__EXCERPT PROVIDED__
+++++
Meet the Women Entrepreneurs Trying to Revolutionize How We Have Sex
Jennifer McEwen was at a tech gala in Seattle when a male attendee asked her what her company does. She explained that her sex tech company, MiKandi, is a third-party Android app store that hosts adult content by artists, adult studios and game creators. The only difference, she recalled saying, "is that while the other app stores don't want adult content, we only want adult content.'"
The man pressed her for more information, which wasn't unusual: After all, most people haven't heard of a porn app store. But then his questions took a weird turn.
"OK, do you have child pornography?" he asked. "What about bestiality?"
"Um, no," she said, growing increasingly alarmed.
"Do you like to suck cock?" he asked in response.
McEwen was appalled. It was a level of harassment she had never faced in her many years working as a sex toy designer and as the co-founder of the Internet's only adult app store (NSFW). But she wasn't totally surprised.
+++++
__STORED ROWS__
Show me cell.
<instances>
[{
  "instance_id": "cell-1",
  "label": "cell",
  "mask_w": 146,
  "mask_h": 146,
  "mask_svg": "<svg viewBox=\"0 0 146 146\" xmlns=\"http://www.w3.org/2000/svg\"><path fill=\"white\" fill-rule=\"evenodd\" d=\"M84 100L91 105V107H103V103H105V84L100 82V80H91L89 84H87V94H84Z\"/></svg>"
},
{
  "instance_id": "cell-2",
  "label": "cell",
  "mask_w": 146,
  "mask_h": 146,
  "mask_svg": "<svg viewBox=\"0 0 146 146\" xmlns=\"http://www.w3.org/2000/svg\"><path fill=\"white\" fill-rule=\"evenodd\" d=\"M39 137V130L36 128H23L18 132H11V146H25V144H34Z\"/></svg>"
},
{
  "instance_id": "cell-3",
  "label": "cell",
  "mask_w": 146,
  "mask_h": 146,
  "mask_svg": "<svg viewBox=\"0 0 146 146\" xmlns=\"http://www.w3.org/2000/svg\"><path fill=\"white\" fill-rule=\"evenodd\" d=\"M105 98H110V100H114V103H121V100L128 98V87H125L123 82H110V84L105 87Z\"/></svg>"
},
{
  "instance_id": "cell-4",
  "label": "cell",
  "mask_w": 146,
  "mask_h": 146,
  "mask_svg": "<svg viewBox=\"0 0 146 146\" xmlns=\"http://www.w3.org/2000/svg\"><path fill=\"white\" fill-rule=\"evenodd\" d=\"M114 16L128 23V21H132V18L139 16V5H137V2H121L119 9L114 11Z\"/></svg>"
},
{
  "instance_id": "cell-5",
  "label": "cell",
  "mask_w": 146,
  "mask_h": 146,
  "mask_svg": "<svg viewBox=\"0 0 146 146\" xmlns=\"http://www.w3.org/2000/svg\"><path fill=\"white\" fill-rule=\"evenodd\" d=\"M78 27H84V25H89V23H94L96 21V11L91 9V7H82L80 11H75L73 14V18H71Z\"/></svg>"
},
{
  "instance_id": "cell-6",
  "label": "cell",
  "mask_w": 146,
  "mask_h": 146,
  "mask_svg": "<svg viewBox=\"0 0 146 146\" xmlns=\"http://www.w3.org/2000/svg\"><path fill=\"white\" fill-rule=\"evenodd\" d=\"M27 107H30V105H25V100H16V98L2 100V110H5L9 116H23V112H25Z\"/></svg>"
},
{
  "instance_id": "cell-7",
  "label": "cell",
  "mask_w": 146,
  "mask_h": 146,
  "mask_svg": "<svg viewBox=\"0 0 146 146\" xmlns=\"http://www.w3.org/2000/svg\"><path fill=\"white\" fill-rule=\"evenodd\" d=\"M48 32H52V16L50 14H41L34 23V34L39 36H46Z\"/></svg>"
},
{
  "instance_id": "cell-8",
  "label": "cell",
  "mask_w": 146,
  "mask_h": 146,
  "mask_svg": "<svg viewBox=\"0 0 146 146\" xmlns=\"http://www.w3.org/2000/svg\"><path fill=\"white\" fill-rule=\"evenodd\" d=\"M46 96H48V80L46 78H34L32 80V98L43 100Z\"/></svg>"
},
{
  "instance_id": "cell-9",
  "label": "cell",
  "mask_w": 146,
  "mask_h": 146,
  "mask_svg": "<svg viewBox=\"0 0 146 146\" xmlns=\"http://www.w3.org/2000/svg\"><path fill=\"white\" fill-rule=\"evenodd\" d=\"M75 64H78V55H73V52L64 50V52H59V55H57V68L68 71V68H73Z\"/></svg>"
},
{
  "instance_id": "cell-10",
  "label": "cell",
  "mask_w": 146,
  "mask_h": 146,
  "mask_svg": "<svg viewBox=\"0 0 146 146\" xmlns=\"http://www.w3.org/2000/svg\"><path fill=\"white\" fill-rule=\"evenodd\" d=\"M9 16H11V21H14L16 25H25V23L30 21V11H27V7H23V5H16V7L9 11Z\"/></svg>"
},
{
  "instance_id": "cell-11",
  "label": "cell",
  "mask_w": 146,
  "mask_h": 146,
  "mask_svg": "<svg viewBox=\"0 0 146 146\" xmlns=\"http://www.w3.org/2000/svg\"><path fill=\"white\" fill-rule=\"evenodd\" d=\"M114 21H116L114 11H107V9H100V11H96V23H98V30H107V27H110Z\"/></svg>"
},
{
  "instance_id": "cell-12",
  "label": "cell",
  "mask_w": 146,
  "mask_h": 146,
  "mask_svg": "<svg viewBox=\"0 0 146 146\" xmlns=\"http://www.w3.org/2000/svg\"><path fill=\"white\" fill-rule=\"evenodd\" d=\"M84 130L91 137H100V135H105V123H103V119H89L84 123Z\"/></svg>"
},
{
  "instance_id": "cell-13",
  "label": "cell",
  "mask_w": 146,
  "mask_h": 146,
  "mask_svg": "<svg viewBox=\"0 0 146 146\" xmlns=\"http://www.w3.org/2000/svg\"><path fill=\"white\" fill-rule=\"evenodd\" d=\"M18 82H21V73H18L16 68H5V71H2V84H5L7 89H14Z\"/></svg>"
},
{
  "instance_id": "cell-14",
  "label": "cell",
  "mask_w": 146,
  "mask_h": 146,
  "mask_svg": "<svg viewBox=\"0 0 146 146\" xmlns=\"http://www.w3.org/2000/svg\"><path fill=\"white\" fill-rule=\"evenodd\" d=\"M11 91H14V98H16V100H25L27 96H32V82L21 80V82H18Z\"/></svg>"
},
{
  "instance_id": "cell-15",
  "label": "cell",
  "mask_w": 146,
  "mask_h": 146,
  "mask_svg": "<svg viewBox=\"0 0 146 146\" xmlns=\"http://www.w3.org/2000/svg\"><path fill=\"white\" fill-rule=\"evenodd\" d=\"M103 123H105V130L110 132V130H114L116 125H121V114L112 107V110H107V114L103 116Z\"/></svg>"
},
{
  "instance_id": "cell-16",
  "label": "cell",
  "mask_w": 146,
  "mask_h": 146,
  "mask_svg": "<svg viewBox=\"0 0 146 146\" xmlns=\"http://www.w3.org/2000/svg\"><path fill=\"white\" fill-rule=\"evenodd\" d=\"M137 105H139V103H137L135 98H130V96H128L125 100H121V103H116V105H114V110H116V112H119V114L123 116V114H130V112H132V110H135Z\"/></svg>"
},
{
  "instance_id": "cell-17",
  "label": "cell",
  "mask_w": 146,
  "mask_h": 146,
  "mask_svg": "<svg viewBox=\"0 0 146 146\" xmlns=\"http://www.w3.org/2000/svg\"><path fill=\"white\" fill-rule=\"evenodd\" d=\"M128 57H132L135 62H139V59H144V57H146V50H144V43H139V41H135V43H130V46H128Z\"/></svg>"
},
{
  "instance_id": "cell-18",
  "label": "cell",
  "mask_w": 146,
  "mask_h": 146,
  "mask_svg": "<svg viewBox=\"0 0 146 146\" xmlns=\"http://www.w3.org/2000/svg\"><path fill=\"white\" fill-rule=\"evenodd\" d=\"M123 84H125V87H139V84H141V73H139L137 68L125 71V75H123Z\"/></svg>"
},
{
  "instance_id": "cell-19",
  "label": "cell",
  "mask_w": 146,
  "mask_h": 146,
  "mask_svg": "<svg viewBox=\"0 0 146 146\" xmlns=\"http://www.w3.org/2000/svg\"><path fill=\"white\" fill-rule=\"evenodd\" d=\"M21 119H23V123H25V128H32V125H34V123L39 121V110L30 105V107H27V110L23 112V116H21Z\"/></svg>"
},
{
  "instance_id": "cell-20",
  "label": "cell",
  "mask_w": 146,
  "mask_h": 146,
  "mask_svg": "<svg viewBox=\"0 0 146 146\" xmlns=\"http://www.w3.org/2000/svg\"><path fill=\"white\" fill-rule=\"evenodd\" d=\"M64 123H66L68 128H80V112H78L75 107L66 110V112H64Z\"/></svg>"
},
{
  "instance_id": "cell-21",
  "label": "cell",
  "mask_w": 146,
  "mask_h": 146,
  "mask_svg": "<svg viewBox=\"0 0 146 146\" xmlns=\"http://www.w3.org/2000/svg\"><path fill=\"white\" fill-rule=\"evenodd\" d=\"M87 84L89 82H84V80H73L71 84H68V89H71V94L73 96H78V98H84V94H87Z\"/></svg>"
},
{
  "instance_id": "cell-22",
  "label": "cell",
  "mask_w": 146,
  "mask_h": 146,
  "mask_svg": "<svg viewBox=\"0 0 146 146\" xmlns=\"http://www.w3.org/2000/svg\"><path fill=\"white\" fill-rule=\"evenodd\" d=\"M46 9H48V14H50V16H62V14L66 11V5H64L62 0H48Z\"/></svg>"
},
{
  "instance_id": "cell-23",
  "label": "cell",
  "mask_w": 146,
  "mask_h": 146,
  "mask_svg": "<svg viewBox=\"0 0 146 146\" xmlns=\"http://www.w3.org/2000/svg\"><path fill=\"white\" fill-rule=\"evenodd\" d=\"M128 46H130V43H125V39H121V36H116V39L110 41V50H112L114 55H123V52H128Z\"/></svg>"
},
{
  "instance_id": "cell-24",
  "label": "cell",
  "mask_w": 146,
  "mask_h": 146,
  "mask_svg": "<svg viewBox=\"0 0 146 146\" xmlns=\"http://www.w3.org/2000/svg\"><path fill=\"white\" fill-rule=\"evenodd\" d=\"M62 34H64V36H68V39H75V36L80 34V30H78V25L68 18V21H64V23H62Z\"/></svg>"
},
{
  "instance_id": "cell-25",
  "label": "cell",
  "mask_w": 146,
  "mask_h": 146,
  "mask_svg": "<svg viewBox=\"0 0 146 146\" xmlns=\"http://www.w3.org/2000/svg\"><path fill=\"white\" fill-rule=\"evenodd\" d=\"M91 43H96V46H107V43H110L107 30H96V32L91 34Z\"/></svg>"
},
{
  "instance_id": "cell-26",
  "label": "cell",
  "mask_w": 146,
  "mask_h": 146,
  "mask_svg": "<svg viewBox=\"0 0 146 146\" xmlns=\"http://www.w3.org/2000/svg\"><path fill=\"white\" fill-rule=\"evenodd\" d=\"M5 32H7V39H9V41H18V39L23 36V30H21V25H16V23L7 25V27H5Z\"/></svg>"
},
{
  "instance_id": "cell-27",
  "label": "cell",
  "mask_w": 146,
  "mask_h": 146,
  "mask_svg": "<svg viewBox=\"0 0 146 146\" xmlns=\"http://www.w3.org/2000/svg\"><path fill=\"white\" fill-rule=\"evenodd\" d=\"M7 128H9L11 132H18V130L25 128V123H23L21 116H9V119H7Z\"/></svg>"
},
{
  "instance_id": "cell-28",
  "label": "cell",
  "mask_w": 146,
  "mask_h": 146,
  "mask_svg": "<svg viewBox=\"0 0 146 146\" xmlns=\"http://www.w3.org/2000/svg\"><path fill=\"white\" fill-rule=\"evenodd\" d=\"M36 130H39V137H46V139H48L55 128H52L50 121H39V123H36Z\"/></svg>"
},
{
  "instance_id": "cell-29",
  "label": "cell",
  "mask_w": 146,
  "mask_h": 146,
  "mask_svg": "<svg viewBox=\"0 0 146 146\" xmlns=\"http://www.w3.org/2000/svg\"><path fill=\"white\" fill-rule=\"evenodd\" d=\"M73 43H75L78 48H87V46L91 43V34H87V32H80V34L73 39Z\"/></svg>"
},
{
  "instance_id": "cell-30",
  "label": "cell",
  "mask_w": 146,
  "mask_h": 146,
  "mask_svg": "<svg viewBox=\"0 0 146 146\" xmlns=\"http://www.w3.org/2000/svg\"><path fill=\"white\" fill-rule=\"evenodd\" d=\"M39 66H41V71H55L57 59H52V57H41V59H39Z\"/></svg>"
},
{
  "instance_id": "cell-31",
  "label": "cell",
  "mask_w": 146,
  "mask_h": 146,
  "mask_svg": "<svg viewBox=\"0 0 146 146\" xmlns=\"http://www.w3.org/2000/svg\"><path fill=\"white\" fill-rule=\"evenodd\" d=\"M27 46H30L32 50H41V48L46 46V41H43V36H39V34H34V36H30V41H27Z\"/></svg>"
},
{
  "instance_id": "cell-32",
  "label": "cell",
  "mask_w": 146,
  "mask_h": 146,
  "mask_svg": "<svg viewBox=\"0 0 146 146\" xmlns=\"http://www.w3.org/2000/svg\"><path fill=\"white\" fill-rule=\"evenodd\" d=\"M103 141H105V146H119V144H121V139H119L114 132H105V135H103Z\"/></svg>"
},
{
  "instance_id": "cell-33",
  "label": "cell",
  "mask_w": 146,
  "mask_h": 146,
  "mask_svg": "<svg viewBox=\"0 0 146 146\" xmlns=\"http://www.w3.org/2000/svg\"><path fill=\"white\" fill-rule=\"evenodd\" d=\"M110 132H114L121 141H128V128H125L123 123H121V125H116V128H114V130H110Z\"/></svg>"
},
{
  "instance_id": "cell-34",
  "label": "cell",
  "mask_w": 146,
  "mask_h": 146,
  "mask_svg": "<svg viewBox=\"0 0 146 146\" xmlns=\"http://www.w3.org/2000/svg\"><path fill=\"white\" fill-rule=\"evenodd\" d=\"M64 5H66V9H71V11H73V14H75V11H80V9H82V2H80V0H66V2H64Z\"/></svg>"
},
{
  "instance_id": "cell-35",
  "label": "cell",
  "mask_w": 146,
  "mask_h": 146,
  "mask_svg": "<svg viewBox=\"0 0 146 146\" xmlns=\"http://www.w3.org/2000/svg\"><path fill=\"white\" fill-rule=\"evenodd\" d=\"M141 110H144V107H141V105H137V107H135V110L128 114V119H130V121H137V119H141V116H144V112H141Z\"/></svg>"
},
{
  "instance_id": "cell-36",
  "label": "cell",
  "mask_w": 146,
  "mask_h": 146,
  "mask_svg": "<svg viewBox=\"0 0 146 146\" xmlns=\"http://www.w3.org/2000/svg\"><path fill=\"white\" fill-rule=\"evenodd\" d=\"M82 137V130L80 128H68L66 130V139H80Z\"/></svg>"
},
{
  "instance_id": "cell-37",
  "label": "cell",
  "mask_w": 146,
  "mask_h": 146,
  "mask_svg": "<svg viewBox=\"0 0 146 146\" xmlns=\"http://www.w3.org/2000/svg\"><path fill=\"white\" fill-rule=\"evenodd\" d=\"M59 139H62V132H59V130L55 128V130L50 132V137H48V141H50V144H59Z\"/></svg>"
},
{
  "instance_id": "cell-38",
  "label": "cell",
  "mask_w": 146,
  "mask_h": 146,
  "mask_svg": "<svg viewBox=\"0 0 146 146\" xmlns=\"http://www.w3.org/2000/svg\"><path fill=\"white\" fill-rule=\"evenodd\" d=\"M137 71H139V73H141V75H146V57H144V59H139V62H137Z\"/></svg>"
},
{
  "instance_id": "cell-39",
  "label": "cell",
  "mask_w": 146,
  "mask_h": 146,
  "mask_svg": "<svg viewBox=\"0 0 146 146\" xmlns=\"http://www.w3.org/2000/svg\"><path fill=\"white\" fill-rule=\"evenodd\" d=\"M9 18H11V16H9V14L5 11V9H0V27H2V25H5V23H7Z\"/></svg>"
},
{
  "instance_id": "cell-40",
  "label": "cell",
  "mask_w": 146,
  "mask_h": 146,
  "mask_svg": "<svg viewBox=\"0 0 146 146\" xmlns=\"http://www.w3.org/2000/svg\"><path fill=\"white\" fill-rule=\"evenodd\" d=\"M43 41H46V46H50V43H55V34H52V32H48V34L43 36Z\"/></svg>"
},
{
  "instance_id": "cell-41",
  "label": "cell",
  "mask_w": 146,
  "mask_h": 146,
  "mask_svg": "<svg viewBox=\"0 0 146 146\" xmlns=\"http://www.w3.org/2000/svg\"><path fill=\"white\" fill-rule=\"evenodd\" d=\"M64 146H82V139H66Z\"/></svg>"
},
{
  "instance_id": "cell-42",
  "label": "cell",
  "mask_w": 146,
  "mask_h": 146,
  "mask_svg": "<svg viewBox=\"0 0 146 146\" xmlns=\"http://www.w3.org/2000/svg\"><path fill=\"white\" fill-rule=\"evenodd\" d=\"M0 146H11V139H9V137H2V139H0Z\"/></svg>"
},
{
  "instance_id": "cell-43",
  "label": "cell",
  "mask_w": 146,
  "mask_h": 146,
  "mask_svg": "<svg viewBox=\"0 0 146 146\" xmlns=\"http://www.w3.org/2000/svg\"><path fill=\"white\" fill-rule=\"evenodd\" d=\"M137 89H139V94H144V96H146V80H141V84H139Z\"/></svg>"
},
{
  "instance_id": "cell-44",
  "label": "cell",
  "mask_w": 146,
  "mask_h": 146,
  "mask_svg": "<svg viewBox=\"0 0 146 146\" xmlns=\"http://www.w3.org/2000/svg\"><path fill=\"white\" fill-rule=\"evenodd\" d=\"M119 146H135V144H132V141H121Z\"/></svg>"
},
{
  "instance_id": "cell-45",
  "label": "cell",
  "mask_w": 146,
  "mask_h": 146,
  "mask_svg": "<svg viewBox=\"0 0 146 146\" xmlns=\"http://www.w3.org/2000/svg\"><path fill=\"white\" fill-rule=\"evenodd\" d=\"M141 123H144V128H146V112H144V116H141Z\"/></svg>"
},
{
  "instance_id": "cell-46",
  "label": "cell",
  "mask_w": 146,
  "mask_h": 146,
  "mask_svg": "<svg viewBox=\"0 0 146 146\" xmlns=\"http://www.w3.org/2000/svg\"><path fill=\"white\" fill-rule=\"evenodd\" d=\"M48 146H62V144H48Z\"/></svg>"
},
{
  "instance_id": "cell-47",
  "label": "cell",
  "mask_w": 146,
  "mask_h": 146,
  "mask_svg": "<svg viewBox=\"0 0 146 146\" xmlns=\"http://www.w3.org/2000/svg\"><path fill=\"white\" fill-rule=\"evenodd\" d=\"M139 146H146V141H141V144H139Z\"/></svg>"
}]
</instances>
+++++
__OBJECTIVE__
Answer these questions using the article about women entrepreneurs in sex tech:
(a) At what event and in what city did a male attendee ask McEwen what her company does?
(b) What kind of app store is MiKandi?
(c) Besides co-founding the adult app store, what job had McEwen held for many years?

__COMPLETED EXERCISE__
(a) A tech gala in Seattle.
(b) A third-party Android app store that hosts adult content by artists, adult studios and game creators.
(c) Sex toy designer.